For places with bad WLAN reception there is a version of the ESP32 board which can use an external WLAN antenna but in the end the setup is easier to maintain compared to the RaspberryPi version we used before (Some of the old RasberryPis are still in use and the klimalogger package has been updated to be able to use MQTT for data delivery as well).

Missing software components

MQTT to time series database

Component to store data from MQTT into a timeseries database.

We updated to InfluxDB 2 but also set up an evaluation system with Timescale. For now, we keep using InfluxDB as the Grafana integration for Timescale seemed not up to the level we have reached with InfluxDB.

In order to put all the data being distributed via MQTT to those time series targets we created a separate compontent https://github.com/wuan/mqtt-gateway which uses Rust as a programming language.

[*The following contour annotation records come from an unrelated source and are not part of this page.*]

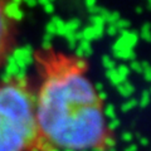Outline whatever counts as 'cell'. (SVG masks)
<instances>
[{
	"mask_svg": "<svg viewBox=\"0 0 151 151\" xmlns=\"http://www.w3.org/2000/svg\"><path fill=\"white\" fill-rule=\"evenodd\" d=\"M33 62L40 151H110L116 137L87 59L44 45L34 50Z\"/></svg>",
	"mask_w": 151,
	"mask_h": 151,
	"instance_id": "6da1fadb",
	"label": "cell"
},
{
	"mask_svg": "<svg viewBox=\"0 0 151 151\" xmlns=\"http://www.w3.org/2000/svg\"><path fill=\"white\" fill-rule=\"evenodd\" d=\"M0 151H40L34 83L25 74L0 81Z\"/></svg>",
	"mask_w": 151,
	"mask_h": 151,
	"instance_id": "7a4b0ae2",
	"label": "cell"
},
{
	"mask_svg": "<svg viewBox=\"0 0 151 151\" xmlns=\"http://www.w3.org/2000/svg\"><path fill=\"white\" fill-rule=\"evenodd\" d=\"M13 0H0V67L13 53L17 37V20L9 13Z\"/></svg>",
	"mask_w": 151,
	"mask_h": 151,
	"instance_id": "3957f363",
	"label": "cell"
}]
</instances>
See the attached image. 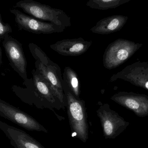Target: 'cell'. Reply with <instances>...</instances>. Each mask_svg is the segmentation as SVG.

This should be a good fit for a reliable and performant bridge service.

In order to have time series data from other components like the Shelly relays, plugs and switches we use or our OpenDTU based receiver for our photovoltaic micro inverter we added support and a configuration file base flexibility to the project.

The operation of the bridge (incoming channels and outgoing storage systems) can be configured easily through one YAML file like:

mqttUrl: "mqtt://<hostname>:1883"
mqttClientId: "sensors_gateway"
sources:
  - name: "Sensor data"
    type: "sensor"
    prefix: "sensors"
    targets:
      - type: "influxdb"
        host: "<influx host>"
        port: 8086
        database: "sensors"
      - type: "postgresql"
        host: "<postgres host>"
        port: 5432
        user: "<psql username>"
        password: "<psql password"
        database: "sensors"
  - name: "Shelly data"
    type: "shelly"
    prefix: "shellies"
    targets:
      - type: "influxdb"
        host: "<influx host>"
        port: 8086
        database: "shelly"
      - type: "postgresql"
        host: "<postgres host>"
        port: 5433
        user: "<psql username>"
        password: "<psql password>"
        database: "shelly"
  - name: "PV data"
    type: "opendtu"
    prefix: "solar"
    targets:
      - type: "influxdb"
        host: "<influx host>"
        port: 8086
        database: "solar"

Basically you just need to declare the MQTT prefix for the different kinds of data and then define a list of target storage systems (currently supporting InfluxDB and TimescaleDB).

Integration with OpenHAB

In order to use sensor data for tasks like fan control we also started to integrate the MQTT data with the local running OpenHAB server. OpenHAB allows to configure MQTT items using configuration files like in the following examples.

First we define OpenHAB "Things" using a file AirSensors.things:

Bridge mqtt:broker:local "Local Broker" [ host="<hostname/IP>", secure=false ] {
   ...
  Thing topic Livingroom_Air "Air Livingroom" @ "Livingroom" {
    Channels:
      Type number : Temperature  [ stateTopic="sensors/Livingroom/temperature", transformationPattern="JSONPATH:$.value" ]
      Type number : Humidity  [ stateTopic="sensors/Livingroom/relative humidity", transformationPattern="JSONPATH:$.value" ]
      Type number : Dewpoint  [ stateTopic="sensors/Livingroom/dew point", transformationPattern="JSONPATH:$.value" ]
      Type number : CO2  [ stateTopic="sensors/Livingroom/CO2", transformationPattern="JSONPATH:$.value" ]
      Type number : VOCIndex  [ stateTopic="sensors/Livingroom/VOC index", transformationPattern="JSONPATH:$.value" ]
  }
   ...
}

And as a second step we define OpenHAB "Items" using a file AirSensors.items:

...
Number:Temperature Livingroom_Air_Temperature "Livingroom Temperature [%.1f °C]" (Livingroom) {channel="mqtt:topic:local:Livingroom_Air:Temperature"}
Number             Livingroom_Air_Humidity    "Livingroom Humidity [%.1f %%]"    (Livingroom) {channel="mqtt:topic:local:Livingroom_Air:Humidity"}
Number:Temperature Livingroot_Air_DewPoint    "Livingroom Dewpoint [%.1f °C]"    (Livingroom) {channel="mqtt:topic:local:Livingroom_Air:Dewpoint"}
Number             Livingroom_Air_CO2         "Livingroom CO2 [%.1f ppm]"        (Livingroom) {channel="mqtt:topic:local:Livingroom_Air:CO2"}
Number             Livingroom_Air_VOCIndex    "Livingroom VOC Index"             (Livingroom) {channel="mqtt:topic:local:Livingroom_Air:VOCIndex"}
...

After that you can use the Air sensor data for example to create a fan controlling rule.